Sayın Aliyev’in da ifade ettiği üzere “ Elbette uçağımız kazara düşürüldü. Burada kasıtlı terör eylemi söz konusu değildir. Dolayısıyla suçun itirafı, dost ülke sayılan Azerbaycan’dan özür dilemek, olayı kamuoyuna duyurmak, yapılması gerekenlerdi. Maalesef ilk üç gün Rusya'dan saçma sapan varsayımlardan başka bir şey duymadık”. Bilindiği üzere Azerbaycan yolcu uçağı, Grozni şehri yakınlarında yerden açılan ateş sonucunda uçağın kuyruk kısmı büyük ölçüde hasar görmüş ve elektronik harp sistemleriyle kontrol edilemez bir duruma sokulmuştu. Bu durumda iniş için izin isteyen pilotlara da izin verilmemiş ve uçağı Kazakistan’a yönlendirilerek adeta yolcuları ölüme göndermiştir. Bu süreçte Rusya gerçeği bilmesine rağmen yanlış bilgi yayarak ve dezenformasyonda bulunarak olayı örtbas etmeye çalışmıştır. Yine Aliyev’in ifadesiyle “Belki de uçak darbe aldığında pilot bunu kuş çarpması sanmıştı. Çünkü dostumuz olan ülkenin, uçağımıza ateş açması kimsenin aklına gelmezdi. Fakat maalesef Rusya'da bazı çevreler bu ihtimal (kuş çarpması) üzerinde durdu. Bizi üzen ve şaşırtan şeylerden biri de Rus resmi makamlarının uçakta gaz tüpü patlaması iddiasını ortaya atmalarıydı. Bu, Rus tarafının konuyu örtbas etmek istediğini açıkça ortaya koyuyordu…Uçağı delen şarapnel parçalarının yolcu ve mürettebatta yarattığı yaralanmalar ortada. Bunu bazı kuşlara atfetmek ya da oksijen tüpü patlaması olarak tanımlamak hem aptallık hem de sahtekarlıktır”.

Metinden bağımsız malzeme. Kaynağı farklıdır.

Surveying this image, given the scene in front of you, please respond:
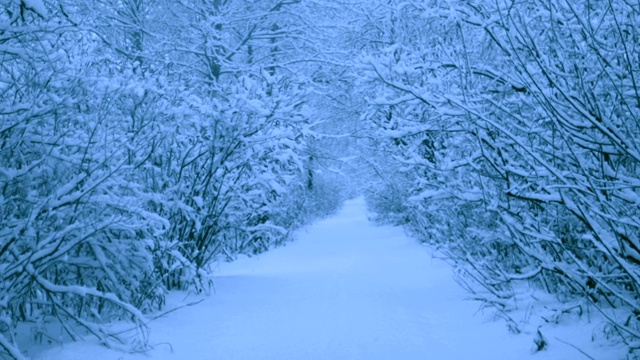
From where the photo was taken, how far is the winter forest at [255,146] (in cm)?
281

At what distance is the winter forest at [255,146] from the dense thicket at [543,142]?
26mm

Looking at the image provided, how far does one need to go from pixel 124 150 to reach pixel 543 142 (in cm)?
315

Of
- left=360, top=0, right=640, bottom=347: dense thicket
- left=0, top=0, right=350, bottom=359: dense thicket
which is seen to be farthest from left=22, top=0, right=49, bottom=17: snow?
left=360, top=0, right=640, bottom=347: dense thicket

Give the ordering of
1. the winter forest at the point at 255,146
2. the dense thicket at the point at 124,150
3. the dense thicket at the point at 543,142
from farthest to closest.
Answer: the dense thicket at the point at 124,150
the winter forest at the point at 255,146
the dense thicket at the point at 543,142

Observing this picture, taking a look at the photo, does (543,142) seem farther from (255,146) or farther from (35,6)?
(35,6)

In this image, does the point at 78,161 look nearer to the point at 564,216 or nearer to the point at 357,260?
the point at 564,216

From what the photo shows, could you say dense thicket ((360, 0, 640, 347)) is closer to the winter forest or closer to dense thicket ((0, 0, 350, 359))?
the winter forest

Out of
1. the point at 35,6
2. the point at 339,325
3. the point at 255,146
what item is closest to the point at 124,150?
the point at 255,146

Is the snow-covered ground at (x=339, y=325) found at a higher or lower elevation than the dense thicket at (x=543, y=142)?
lower

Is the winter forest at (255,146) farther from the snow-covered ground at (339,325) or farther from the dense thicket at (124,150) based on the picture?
the snow-covered ground at (339,325)

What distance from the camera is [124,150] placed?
14.1 feet

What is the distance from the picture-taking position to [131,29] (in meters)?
10.3

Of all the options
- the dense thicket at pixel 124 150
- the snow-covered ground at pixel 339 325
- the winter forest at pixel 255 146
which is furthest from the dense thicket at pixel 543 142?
the dense thicket at pixel 124 150

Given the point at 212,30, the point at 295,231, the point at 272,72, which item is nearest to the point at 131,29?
the point at 212,30
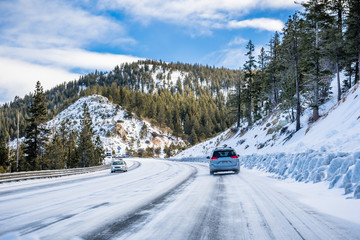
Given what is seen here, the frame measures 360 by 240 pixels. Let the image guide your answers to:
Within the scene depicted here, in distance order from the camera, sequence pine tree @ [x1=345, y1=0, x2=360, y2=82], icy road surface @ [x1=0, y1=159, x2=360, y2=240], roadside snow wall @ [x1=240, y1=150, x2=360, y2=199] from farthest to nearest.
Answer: pine tree @ [x1=345, y1=0, x2=360, y2=82] → roadside snow wall @ [x1=240, y1=150, x2=360, y2=199] → icy road surface @ [x1=0, y1=159, x2=360, y2=240]

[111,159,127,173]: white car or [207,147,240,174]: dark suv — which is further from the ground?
[207,147,240,174]: dark suv

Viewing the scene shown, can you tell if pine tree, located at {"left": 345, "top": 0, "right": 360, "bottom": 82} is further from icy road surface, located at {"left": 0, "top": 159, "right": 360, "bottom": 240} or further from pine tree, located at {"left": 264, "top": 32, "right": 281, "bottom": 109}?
icy road surface, located at {"left": 0, "top": 159, "right": 360, "bottom": 240}

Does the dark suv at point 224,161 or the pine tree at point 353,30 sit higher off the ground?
the pine tree at point 353,30

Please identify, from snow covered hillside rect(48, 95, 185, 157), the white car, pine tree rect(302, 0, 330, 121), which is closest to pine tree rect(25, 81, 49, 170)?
the white car

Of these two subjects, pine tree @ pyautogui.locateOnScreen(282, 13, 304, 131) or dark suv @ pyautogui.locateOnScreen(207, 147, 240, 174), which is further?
pine tree @ pyautogui.locateOnScreen(282, 13, 304, 131)

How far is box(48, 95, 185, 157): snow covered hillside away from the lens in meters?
121

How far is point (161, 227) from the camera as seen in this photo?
14.3 ft

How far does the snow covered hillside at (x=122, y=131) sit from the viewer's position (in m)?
121

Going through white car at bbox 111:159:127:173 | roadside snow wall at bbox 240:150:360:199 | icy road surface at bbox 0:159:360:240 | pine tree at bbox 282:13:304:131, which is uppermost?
pine tree at bbox 282:13:304:131

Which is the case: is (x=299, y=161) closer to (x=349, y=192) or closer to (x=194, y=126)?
(x=349, y=192)

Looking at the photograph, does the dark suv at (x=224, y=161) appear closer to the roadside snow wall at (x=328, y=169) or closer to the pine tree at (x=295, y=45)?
the roadside snow wall at (x=328, y=169)

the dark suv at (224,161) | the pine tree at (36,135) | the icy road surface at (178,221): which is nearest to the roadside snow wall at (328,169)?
the icy road surface at (178,221)

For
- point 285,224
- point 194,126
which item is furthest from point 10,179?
point 194,126

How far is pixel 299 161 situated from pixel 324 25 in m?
24.4
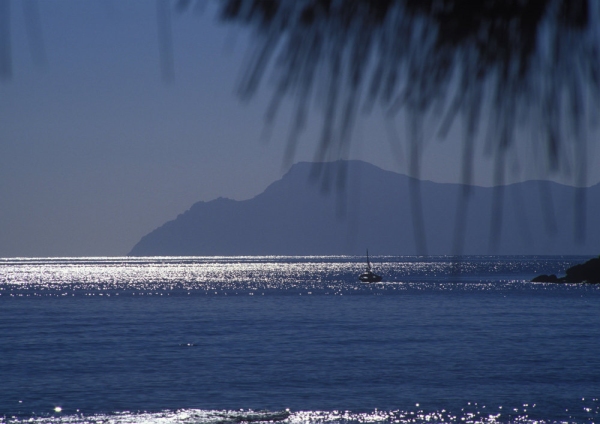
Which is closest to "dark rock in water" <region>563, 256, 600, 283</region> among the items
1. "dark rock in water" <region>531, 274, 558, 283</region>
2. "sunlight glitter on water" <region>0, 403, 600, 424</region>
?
"dark rock in water" <region>531, 274, 558, 283</region>

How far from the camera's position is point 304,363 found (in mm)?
44562

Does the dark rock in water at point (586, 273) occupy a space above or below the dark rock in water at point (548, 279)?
above

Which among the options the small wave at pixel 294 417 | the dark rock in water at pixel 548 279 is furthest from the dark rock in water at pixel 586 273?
the small wave at pixel 294 417

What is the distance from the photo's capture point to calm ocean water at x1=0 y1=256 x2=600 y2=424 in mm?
32250

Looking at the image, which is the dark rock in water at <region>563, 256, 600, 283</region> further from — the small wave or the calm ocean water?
the small wave

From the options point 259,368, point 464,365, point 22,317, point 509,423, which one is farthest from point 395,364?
point 22,317

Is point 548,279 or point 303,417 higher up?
point 303,417

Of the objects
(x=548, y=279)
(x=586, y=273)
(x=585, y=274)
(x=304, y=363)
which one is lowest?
(x=548, y=279)

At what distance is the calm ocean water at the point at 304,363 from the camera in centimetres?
3225

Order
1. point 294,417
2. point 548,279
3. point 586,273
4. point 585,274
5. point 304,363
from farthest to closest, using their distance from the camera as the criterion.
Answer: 1. point 548,279
2. point 585,274
3. point 586,273
4. point 304,363
5. point 294,417

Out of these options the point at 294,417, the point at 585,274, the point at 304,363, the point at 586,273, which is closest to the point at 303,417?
the point at 294,417

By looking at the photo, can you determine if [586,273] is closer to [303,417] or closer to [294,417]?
[303,417]

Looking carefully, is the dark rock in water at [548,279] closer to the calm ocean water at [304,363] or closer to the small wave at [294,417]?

AZERBAYCAN’IN RUSYA’DAN TALEPLERİ
Peki, bundan sonra ne olacak? İki ülke arasından kriz yaşanacak mı? Yolcu uçağının düşürülmesi ardında, 28 Aralık’ta Rusya Devlet Başkanı Putin’in sayın Aliyev’i arayarak özür dilemesi iki ülke arasında diplomatik bir kriz yaşanmayacağı göstermektedir. Ancak Azerbaycan’ın Rusya’dan bazı talepleri bulunmaktadır. İki ülke arasında ilişkilerin onarılması yönünde bu taleplerin Rusya tarafından yerine getirilmesi gerekmektedir. Sayın Aliyev verdiği röportajda Azerbaycan’ın taleplerini şu şekilde dile getirdi: “Taleplerimizi açık bir şekilde Rusya tarafına ilettik. 27 Aralık’ta bu talepler resmi olarak onlara sunuldu. Bu talepler nelerdir? Birincisi, Rusya tarafı Azerbaycan’dan özür dilemelidir. İkincisi, suçunu kabul etmelidir. Üçüncüsü, suçluları cezalandırmalı, adli sorumluluğa çekmelidir ve Azerbaycan devletine, zarar gören yolculara ve mürettebat üyelerine tazminat ödemelidir.”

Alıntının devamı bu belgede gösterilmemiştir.